## CONSIGNE
Selon l'extrait consacré à la sociologie d'Abdelmalek Sayad, dans quel établissement Sayad rencontre-t-il Pierre Bourdieu ?

## EXTRAIT DU DOCUMENT
|---|

Messagede yoh » 05 Aoû 2012, 20:05

Source inter-med.over-blog.com, Lola Gazounaud, Lundi 28 mars 2011


La sociologie d'Abdelmalek Sayad


La double absence

Des illusions de l’émigré aux souffrances de l’immigré


De Abdelmlek Sayad

Préface de Pierre Bourdieu

Editions du. Seuil



Quelques notes biographiques…

Né en 1933 en Kabylie, Abdelmalek Sayad est le troisième enfant et unique garçon d'une famille de cinq enfants. Il quitte son village natale pour commencer une formation d'instituteur à l'Ecole Normale de Bouzareah à Alger. Il est ensuite nommé instituteur d’école dans la casbah d'Alger. Il poursuit enfin ses études à l'Université d'Alger où il rencontre Pierre Bourdieu. En 1963, il s'installe en France. D'abord vacataire au Centre de sociologie européenne de l'Ecole des hautes études en sciences sociales, il intègre, en 1977, le Centre national de la recherche scientifique (CNRS), nommé Directeur de recherches en sociologie. Il décède le 13 mars 1998, prématurément.


La sociologie d’Abdelmalek Sayad

Abdelmalek Sayad était un analyste remarquable des sociétés, celles qui se font écho de part et d’autre de la Méditerranée, prises dans un rapport à la fois de proximité et de distance, de connivences et de rapports de force.

Il réalise ainsi avec Pierre Bourdieu une enquête de terrain dans l’Algérie en guerre et publie en 1977, Le Déracinement, la crise de l’agriculture traditionnelle en Algérie, où il présente les conséquences tant sociologiques que psychologiques des regroupements des populations rurales algériennes dans des ‘‘centres’’ opérés par l’armée française durant la guerre d’indépendance.

Ce n’est qu’après, une fois arrivé en France, qu’il commence à analyser, dans le cadre du Centre de sociologie européenne, les phénomènes migratoires. il renouvèle ainsi les problématiques de l'immigration à l’époque où cette question, très politisée, commence à émerger. Tout au long de ces années il a suivi, accompagné le processus de vieillissement des immigrés kabyles et a analysé les contradictions de l’immigration avec une méthodologie minutieuse et intégrale. Il publie à ce titre L’immigration algérienne en France en 1984, L’immigration ou le paradoxe de l’altérité en 1991, puis Un Nanterre algérien Terres des bidonvilles en 1995.

|---|

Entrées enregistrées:
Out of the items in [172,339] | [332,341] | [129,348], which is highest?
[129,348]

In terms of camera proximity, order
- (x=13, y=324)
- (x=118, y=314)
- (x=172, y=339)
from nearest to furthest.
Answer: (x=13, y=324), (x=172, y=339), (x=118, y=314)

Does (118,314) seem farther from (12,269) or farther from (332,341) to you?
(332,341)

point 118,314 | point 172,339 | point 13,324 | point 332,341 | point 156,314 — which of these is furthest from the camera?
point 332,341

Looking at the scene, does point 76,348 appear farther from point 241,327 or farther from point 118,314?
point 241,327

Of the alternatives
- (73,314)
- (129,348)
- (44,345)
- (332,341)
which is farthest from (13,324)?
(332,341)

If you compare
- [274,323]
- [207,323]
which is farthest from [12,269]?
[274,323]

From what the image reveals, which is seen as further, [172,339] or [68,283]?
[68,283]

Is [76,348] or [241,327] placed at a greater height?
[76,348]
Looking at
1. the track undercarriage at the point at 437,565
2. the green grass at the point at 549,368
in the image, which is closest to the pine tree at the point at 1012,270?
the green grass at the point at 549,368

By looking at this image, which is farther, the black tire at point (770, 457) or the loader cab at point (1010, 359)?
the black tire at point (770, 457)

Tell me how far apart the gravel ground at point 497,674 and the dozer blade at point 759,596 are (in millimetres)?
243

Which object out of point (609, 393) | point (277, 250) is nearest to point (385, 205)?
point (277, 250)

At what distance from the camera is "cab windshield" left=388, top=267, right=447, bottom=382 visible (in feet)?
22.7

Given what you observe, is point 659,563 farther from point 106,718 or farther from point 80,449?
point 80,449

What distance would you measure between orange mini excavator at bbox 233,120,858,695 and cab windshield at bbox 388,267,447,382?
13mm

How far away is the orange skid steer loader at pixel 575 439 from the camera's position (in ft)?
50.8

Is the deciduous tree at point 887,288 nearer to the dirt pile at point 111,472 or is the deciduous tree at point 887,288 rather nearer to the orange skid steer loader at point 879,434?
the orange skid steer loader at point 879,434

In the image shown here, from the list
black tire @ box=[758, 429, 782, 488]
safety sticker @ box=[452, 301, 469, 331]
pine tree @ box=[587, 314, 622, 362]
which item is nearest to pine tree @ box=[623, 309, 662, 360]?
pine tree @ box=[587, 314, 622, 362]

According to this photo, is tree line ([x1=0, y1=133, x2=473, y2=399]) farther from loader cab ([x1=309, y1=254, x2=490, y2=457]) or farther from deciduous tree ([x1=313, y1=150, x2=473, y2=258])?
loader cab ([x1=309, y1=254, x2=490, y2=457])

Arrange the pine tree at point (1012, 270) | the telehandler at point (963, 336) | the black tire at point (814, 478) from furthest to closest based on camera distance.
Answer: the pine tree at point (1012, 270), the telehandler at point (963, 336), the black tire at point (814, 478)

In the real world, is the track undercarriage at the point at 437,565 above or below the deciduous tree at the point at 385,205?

|---|

## RÉSULTAT FINAL
À l'Université d'Alger.